MoMA Reconsiders Razing Neighbor
Friday, May 10, 2013
What do you do when your favorite museum of contemporary art and design decides to destroy one of your favorite examples of contemporary design?
New Yorkers have asked themselves that question after the Museum of Modern Art recently announced that it would be razing its slight Manhattan neighbor, the building housing the Museum of American Folk Art. The Folk Art building, erected just 12 years ago, is considered one of the finest new buildings in the city, a gem by the husband-and-wife team of Tod Williams and Billie Tsien.
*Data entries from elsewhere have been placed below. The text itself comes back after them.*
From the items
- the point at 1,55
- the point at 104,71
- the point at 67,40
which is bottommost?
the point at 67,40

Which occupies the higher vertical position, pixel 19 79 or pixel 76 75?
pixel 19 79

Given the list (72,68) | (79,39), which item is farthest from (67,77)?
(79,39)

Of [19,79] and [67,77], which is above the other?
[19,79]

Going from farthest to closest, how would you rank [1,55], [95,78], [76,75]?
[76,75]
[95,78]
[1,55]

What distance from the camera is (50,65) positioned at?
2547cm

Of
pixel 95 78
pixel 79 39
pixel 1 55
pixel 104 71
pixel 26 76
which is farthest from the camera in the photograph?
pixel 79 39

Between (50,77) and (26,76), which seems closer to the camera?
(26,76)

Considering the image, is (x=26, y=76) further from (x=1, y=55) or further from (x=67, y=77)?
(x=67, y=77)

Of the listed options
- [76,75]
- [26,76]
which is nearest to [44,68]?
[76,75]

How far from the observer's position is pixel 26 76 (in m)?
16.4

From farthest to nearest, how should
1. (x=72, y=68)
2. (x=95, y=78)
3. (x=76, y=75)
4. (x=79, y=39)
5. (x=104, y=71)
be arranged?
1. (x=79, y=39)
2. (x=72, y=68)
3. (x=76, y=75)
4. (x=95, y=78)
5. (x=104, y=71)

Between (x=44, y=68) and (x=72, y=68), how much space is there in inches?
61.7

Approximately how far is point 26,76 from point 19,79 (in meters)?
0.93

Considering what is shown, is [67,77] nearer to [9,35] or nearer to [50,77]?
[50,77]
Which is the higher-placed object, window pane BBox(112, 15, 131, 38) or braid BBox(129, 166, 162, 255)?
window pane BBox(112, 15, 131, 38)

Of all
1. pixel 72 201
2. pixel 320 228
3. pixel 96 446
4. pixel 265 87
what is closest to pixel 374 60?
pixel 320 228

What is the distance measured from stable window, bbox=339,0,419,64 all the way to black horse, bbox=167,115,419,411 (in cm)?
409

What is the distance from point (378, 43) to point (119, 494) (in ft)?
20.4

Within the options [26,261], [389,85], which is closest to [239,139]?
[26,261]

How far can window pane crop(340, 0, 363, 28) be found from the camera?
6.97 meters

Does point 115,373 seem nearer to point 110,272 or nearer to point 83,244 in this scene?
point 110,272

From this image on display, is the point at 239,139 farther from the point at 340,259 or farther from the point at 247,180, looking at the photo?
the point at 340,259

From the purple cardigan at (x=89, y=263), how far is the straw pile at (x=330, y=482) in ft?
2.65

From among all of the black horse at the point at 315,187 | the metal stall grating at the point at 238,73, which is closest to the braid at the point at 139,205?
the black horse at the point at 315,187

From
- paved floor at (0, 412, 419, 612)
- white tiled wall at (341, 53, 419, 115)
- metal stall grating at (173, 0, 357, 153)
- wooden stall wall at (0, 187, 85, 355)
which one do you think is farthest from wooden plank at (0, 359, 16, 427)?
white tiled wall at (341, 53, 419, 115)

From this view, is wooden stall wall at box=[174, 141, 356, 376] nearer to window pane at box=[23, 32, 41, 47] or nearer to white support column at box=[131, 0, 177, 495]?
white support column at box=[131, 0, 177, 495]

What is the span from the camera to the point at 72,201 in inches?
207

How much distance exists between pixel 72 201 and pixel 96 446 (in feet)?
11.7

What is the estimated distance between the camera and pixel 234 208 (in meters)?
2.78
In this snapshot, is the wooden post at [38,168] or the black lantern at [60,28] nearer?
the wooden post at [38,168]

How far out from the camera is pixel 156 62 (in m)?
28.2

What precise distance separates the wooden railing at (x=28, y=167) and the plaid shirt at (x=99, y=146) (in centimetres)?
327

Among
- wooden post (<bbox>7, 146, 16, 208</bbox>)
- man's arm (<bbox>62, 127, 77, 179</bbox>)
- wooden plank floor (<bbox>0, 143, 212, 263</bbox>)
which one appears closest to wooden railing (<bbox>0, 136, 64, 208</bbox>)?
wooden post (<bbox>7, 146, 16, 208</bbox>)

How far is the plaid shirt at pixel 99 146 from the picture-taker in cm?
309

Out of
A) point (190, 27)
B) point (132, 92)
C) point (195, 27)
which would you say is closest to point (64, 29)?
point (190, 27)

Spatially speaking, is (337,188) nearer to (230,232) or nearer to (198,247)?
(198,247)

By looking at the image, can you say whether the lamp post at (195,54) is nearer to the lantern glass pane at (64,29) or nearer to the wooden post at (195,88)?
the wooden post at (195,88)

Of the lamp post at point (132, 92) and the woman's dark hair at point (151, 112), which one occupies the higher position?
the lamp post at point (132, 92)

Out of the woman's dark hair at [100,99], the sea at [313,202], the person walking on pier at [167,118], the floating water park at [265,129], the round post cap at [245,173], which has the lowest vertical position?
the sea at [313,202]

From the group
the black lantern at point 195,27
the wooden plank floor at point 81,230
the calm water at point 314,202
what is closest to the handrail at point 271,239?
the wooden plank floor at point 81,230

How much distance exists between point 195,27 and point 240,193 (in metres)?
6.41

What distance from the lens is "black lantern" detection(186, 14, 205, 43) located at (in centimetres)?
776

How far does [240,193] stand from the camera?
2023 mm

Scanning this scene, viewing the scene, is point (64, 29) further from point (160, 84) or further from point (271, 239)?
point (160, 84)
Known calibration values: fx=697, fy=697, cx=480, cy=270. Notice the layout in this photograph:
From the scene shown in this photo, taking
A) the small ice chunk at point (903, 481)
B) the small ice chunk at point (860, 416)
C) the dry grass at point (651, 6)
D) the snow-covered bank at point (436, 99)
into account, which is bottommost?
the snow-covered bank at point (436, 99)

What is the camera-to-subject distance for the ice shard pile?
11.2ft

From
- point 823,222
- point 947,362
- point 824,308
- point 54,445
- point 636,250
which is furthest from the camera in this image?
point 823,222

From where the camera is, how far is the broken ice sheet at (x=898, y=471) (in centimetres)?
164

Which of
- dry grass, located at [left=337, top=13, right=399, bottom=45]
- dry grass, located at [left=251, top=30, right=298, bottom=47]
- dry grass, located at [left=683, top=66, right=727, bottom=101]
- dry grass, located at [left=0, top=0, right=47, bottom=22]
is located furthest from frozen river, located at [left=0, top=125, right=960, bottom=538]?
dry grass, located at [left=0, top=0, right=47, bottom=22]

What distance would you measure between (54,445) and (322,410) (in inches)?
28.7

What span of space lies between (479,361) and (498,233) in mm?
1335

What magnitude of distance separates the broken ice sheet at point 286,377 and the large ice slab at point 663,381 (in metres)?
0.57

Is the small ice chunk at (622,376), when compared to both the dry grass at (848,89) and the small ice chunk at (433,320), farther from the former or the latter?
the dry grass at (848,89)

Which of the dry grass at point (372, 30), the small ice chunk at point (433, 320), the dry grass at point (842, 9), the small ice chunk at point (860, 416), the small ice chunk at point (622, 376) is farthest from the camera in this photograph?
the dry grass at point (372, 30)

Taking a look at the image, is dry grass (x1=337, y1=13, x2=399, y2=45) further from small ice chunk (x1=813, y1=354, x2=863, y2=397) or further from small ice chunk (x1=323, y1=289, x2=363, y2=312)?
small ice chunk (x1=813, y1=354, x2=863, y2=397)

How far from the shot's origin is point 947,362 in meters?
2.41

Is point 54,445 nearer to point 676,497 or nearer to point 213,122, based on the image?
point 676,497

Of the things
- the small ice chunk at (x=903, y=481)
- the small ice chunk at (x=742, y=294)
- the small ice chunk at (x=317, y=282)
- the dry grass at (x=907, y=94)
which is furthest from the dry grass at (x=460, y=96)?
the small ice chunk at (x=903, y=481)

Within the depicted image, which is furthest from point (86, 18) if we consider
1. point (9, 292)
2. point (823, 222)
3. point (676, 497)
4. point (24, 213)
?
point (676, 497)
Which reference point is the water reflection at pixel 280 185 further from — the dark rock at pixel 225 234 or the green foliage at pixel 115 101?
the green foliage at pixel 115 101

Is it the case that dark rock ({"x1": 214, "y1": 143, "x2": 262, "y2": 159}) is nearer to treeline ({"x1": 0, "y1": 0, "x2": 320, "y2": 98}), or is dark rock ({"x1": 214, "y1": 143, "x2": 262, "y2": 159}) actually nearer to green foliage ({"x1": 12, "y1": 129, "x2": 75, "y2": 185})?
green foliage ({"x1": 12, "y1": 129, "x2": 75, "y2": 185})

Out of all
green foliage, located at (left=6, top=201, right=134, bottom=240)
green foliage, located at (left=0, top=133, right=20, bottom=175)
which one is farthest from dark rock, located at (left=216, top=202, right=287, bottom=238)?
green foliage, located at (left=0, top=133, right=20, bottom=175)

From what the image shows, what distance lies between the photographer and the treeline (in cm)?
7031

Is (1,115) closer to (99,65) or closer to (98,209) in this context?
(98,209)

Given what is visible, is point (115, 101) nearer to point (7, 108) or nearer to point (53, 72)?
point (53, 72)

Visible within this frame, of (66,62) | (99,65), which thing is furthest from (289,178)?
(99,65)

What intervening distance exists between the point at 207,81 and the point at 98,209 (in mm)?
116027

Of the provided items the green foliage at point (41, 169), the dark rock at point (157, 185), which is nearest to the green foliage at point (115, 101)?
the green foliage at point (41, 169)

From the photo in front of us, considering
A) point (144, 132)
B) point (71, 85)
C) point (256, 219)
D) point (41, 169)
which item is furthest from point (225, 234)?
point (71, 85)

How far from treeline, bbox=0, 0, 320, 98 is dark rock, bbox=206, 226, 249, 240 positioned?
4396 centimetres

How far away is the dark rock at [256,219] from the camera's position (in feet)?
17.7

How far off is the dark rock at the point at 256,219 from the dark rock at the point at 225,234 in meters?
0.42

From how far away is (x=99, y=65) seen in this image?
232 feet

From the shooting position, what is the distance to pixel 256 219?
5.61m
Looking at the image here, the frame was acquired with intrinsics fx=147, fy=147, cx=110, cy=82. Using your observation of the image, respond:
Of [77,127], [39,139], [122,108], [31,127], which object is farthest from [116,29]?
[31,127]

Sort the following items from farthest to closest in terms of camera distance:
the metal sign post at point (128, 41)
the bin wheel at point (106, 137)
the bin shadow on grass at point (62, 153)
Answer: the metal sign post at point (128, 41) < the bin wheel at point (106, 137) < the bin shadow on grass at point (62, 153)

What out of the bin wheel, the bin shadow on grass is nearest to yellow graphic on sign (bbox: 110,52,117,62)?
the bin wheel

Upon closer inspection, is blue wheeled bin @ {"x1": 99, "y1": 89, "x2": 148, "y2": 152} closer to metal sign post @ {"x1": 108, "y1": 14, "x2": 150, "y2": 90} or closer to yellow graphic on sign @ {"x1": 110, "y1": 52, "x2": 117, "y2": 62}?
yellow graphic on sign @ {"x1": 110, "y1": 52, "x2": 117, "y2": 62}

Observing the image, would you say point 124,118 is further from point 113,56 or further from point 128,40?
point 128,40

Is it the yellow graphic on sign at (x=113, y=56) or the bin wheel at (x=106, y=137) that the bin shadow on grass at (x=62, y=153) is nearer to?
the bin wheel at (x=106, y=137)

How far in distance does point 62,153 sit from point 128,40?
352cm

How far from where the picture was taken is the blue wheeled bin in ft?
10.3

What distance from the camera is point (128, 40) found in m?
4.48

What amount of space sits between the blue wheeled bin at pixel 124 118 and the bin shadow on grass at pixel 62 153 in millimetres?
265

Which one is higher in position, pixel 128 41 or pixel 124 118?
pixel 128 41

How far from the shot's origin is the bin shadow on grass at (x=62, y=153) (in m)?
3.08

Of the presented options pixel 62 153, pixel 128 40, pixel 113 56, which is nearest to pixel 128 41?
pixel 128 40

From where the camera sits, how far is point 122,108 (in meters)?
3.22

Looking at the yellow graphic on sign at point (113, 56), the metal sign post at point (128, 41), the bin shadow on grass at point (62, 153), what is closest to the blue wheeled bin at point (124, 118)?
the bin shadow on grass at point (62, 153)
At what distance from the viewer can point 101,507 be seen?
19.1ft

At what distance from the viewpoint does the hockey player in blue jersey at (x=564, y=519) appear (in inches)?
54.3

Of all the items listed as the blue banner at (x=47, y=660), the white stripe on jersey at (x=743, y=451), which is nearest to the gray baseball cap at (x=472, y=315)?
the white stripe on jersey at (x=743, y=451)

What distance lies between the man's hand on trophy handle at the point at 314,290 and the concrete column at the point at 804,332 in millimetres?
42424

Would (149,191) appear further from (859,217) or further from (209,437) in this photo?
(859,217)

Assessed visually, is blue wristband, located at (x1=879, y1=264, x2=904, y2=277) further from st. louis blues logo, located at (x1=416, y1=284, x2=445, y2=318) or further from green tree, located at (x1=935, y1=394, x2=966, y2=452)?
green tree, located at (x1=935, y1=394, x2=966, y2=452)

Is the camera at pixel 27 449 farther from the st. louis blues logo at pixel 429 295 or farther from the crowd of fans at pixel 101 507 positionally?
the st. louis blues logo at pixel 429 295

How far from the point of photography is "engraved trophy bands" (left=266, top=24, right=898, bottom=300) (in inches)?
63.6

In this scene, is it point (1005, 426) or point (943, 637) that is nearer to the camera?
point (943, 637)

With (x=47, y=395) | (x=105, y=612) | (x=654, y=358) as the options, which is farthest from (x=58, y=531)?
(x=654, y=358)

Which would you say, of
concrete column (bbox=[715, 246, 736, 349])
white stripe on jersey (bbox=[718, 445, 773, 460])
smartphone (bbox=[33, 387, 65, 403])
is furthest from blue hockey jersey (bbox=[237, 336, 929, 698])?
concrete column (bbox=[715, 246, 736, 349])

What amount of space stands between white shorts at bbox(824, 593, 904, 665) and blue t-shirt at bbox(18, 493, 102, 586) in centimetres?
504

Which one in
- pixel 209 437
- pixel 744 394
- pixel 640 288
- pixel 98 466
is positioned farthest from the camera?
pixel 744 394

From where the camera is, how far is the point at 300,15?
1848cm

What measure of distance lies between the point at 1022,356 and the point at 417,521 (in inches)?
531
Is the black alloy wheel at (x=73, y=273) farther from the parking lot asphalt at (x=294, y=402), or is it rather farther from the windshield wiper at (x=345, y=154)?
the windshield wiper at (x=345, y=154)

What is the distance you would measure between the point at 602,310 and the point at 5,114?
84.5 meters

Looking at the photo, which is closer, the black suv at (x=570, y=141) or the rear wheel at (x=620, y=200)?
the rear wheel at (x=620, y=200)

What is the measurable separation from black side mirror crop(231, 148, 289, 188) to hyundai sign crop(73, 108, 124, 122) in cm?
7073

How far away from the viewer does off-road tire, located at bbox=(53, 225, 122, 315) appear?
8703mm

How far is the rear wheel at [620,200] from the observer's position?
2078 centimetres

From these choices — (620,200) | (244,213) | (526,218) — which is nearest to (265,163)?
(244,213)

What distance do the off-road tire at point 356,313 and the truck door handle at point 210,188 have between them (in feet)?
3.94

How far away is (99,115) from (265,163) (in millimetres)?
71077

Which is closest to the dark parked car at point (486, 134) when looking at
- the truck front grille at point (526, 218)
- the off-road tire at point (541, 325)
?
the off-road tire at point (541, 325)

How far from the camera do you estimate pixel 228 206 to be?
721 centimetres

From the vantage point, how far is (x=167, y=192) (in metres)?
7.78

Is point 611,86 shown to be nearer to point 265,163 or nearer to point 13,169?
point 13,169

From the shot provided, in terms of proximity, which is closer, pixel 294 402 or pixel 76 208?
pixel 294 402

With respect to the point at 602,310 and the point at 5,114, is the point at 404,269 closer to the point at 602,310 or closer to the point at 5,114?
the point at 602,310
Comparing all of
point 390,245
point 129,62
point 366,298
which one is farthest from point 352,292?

The building is “about the beauty of craft, it has almost a hand-tooled feel to it,” says New York Times architecture critic Michael Kimmelman. “It’s unlike other buildings on the street and around New York. That sense of variety and surprise is part of what makes a street a wonderful place.”
The public outcry against a venerable institution seems to have surprised the board of MoMA. “Cultural institutions and boards become hermetically sealed,” he tells Kurt Andersen. “They listen to each other, persuade themselves of their own plans, and lose touch with the public [they] supposedly serve.”
The dominant philosophy among cultural institutions now is that “expansion is necessary, good, inevitable.” Kimmelman says that focus on growth and revenue was, in this case, tempered by a very vocal public. “It is a lesson,” Kimmelman says, “that it’s useful to speak up against very powerful institutions. Once in while, you win.”